Austria can become the first European nation to treat cryptocurrencies like stocks as they set out to tax digital assets. Austrians might be looking at a 28% capital gains tax on their trades.
The Austrian Ministry of Finance has set out to level the playing field between stocks and cryptocurrencies. This movement is said to reduce the mistrust and prejudice towards digital currencies as they look to adopt the technology.
This new tax will start in March 2022 and will be the first of its kind in Europe. Many other countries have looked to regulate and tax cryptocurrencies from different angles but no one has treated them directly as stocks.
This means residents of Austria will pay taxes when they sell digital assets, however, they will not have to pay taxes when they purchase or hold digital currencies.
Other countries in Europe have talked about imposing regulations on cryptocurrencies but at the moment, most look to just let the technology grow.
One of the main issues that arise is the usage of stablecoins and how they can impact traditional fiat currencies. The Bank of England was also reported pushing for more regulation as the industry continues to grow.
Recently, the total market capitalization of cryptocurrency reached $3tn. This is the largest the sector has ever been and the market still continues to grow. Bitcoin and Ethereum continue to hold dominance over the market but many alternate tokens like meme coins and other blockchains have grown in popularity over the last year.

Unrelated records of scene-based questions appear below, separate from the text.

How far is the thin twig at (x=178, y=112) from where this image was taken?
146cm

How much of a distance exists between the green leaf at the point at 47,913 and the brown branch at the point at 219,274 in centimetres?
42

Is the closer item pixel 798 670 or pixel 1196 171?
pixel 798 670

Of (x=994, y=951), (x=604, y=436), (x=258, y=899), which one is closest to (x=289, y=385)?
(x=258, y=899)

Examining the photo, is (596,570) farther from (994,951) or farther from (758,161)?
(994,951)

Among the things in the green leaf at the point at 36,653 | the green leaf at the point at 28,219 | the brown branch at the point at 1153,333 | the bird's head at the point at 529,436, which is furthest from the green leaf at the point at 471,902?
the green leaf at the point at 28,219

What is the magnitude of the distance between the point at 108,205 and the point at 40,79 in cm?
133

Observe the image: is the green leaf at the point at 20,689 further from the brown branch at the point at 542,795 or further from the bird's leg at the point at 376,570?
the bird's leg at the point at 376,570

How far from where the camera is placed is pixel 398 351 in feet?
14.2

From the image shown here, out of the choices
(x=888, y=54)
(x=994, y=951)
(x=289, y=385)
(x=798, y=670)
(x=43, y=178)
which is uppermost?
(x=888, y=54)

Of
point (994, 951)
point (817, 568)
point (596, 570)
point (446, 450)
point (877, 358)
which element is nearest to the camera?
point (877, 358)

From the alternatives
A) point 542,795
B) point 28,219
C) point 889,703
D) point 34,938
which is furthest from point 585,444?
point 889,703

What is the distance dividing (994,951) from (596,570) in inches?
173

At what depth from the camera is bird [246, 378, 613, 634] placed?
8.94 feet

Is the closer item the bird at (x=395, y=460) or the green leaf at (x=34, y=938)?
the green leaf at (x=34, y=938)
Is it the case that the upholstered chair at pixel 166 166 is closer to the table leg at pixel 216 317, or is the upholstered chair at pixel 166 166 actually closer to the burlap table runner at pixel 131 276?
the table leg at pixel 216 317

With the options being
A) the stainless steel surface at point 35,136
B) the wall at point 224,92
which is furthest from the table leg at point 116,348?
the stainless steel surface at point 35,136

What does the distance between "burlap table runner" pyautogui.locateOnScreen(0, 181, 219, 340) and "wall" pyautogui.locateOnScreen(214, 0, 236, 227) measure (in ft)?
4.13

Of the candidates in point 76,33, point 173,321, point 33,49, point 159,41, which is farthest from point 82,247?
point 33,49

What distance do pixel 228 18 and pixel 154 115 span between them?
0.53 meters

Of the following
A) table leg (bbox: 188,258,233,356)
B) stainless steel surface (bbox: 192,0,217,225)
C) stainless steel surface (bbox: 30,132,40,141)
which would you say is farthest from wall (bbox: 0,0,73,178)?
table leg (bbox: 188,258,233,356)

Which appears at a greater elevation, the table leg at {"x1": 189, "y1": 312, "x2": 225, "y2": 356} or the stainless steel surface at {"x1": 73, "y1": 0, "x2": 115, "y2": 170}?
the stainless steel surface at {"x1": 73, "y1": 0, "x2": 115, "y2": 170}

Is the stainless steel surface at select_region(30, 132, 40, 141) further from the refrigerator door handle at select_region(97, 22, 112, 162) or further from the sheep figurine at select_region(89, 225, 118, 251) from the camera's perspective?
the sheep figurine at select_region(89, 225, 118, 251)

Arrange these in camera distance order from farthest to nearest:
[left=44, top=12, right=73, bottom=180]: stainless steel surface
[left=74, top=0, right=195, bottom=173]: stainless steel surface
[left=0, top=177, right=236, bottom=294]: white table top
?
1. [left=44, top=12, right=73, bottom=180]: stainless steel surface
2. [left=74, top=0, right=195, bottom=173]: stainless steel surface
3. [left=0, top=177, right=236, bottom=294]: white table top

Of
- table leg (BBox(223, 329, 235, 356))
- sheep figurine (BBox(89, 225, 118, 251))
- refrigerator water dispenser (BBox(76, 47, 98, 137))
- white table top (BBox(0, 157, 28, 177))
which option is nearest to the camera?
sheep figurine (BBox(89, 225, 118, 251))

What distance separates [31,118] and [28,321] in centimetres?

Austria choosing to treat cryptocurrencies like stocks is a bullish move for the industry. Its push to eliminate prejudice shows its understanding of what this technology can do for the country, and for various industries.
This is the opposite step from countries like China who have outright banned cryptocurrencies completely. This could be the beginning of many more countries adopting a similar method of taxation. There are very few countries left that are tax-free for cryptocurrencies.
The question to think about is: How do you feel about this regulation and if you want this to happen in your country?